**Problems to work on**
**1.** In the problem statement on range queries, what kind of indexing does the Q[][] array use to signify the ranges?
**2.** Write out the passage of the problem statement on range queries verbatim, starting at "Note: One-based indexing" and ending at "sum = 1 + 3 + 2 = 6.".
-- start of Document text --
Given an arrays arr[] in which initially all elements are 0 and another array Q[][] containing K queries where every query represents a range [L, R], the task is to add 1 to each subarrays where each subarray is defined by the the range [L, R], and return sum of all unique elements.
Note: One-based indexing is used in the Q[][] array to signify the ranges.
Examples: 
 

Input: arr[] = { 0, 0, 0, 0, 0, 0 }, Q[][2] = {{1, 3}, {4, 6}, {3, 4}, {3, 3}} 
Output:
Explanation: 
Initially the array is arr[] = { 0, 0, 0, 0, 0, 0 }. 
Query 1: arr[] = { 1, 1, 1, 0, 0, 0 }. 
Query 2: arr[] = { 1, 1, 1, 1, 1, 1 }. 
Query 3: arr[] = { 1, 1, 2, 2, 1, 1 }. 
Query 4: arr[] = { 1, 1, 3, 2, 1, 1 }. 
Hence unique elements are {1, 3, 2}. Thus sum = 1 + 3 + 2 = 6.
Input: arr[] = { 0, 0, 0, 0, 0, 0, 0, 0 }, Q[][2] = {{1, 4}, {5, 5}, {7, 8}, {8, 8}} 
Output:
Explanation: 
Initially the array is arr[] = { 0, 0, 0, 0, 0, 0, 0, 0 }.
-- end of Document text --
-- start of Extracted information --
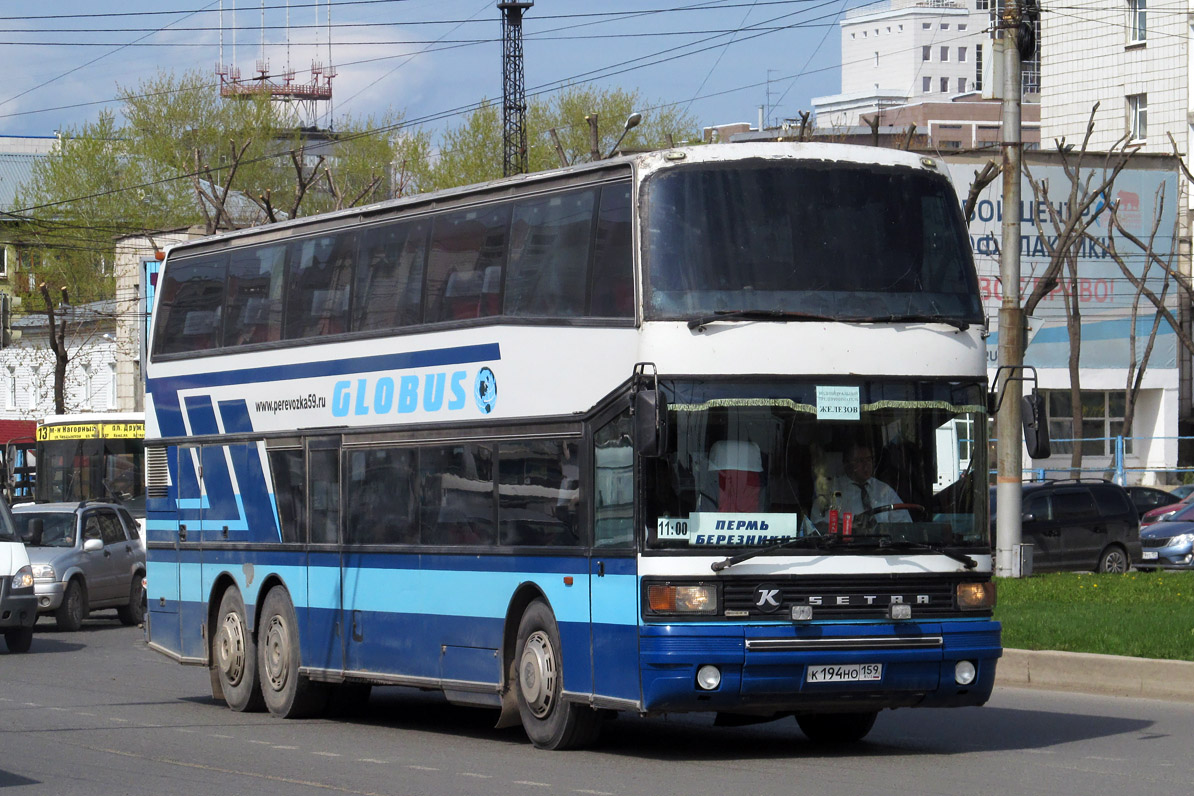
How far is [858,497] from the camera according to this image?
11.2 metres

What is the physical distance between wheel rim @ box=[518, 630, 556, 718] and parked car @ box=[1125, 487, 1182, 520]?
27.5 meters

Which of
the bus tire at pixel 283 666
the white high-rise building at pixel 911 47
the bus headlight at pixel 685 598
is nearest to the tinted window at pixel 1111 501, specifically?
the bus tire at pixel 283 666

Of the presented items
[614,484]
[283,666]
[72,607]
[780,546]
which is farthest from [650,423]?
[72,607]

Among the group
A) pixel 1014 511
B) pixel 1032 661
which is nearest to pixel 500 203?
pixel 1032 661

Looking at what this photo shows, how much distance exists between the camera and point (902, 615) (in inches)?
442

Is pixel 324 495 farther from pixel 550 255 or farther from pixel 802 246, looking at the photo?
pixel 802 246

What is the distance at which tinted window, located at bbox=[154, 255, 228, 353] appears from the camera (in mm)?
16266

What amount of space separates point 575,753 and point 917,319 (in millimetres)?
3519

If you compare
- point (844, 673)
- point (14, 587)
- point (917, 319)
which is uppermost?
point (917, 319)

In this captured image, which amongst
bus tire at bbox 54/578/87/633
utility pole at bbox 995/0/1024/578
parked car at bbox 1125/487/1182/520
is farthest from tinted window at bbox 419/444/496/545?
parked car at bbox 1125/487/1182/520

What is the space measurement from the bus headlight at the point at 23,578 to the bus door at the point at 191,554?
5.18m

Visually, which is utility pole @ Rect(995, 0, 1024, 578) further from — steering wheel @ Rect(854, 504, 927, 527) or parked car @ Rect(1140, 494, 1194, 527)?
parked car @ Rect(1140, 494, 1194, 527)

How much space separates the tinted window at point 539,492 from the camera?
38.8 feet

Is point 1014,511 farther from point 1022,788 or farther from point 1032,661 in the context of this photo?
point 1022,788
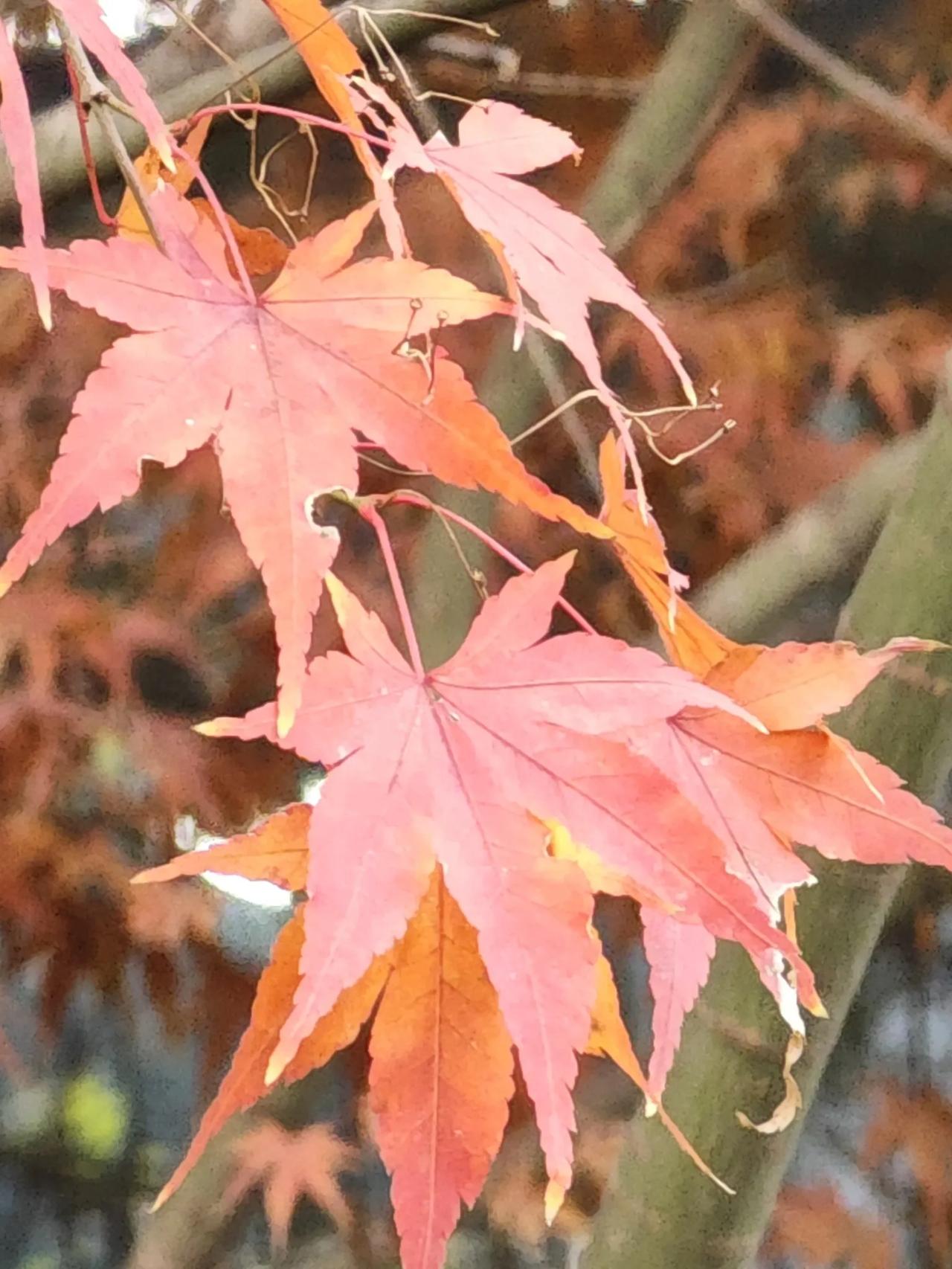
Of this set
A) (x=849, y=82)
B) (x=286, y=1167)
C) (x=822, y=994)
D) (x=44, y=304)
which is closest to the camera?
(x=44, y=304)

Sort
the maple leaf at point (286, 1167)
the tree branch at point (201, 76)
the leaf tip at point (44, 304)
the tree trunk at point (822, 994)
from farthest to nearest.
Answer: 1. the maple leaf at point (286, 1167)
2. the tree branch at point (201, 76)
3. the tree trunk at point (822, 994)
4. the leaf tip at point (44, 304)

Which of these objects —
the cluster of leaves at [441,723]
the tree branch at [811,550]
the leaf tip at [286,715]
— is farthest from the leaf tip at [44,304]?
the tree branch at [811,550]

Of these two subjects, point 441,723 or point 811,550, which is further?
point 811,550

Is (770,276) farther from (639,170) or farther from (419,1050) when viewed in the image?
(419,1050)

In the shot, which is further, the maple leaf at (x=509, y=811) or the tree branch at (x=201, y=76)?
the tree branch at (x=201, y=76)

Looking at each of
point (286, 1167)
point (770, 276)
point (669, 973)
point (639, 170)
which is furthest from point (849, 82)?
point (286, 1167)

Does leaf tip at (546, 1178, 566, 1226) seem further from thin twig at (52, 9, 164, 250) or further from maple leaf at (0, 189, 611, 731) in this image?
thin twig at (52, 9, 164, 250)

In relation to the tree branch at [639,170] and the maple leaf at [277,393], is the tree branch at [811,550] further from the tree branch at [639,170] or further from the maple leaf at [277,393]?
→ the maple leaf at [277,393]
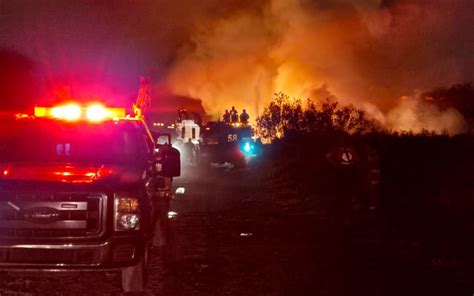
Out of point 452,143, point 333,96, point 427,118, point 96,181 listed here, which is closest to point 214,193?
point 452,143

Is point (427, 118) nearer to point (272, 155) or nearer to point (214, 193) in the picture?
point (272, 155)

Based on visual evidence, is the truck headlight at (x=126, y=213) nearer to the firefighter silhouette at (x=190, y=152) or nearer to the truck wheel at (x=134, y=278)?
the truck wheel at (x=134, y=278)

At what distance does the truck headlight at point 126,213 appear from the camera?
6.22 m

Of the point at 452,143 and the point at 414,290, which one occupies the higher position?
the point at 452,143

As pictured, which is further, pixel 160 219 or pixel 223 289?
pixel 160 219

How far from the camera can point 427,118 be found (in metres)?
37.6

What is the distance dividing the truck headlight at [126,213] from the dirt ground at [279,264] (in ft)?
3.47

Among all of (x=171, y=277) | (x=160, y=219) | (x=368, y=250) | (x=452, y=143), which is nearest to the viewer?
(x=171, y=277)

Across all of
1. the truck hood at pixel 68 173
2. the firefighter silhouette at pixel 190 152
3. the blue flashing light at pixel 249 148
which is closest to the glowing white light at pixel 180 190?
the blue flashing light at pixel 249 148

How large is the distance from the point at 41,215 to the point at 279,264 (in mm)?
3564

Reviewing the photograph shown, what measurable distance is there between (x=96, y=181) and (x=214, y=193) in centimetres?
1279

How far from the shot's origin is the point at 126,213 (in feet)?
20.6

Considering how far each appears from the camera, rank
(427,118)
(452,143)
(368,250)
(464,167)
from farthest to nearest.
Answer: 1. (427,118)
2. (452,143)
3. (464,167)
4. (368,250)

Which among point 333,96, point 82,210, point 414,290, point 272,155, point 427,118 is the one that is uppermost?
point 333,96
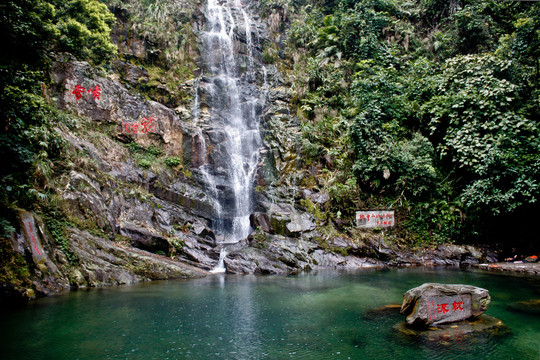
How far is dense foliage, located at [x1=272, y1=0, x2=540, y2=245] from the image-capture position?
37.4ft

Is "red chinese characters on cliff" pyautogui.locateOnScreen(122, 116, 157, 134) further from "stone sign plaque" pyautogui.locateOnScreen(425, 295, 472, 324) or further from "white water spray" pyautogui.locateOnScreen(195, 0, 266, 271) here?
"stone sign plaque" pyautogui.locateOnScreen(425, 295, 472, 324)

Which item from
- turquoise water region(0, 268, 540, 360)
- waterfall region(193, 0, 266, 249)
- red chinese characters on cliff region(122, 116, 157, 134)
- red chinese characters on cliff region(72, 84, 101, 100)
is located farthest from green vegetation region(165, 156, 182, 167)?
-- end of Extracted information --
**Answers for the tasks**
**1.** One-based indexing.

**2.**
Note: One-based indexing is used in the Q[][] array to signify the ranges.
Examples: 
 

Input: arr[] = { 0, 0, 0, 0, 0, 0 }, Q[][2] = {{1, 3}, {4, 6}, {3, 4}, {3, 3}} 
Output:
Explanation: 
Initially the array is arr[] = { 0, 0, 0, 0, 0, 0 }. 
Query 1: arr[] = { 1, 1, 1, 0, 0, 0 }. 
Query 2: arr[] = { 1, 1, 1, 1, 1, 1 }. 
Query 3: arr[] = { 1, 1, 2, 2, 1, 1 }. 
Query 4: arr[] = { 1, 1, 3, 2, 1, 1 }. 
Hence unique elements are {1, 3, 2}. Thus sum = 1 + 3 + 2 = 6.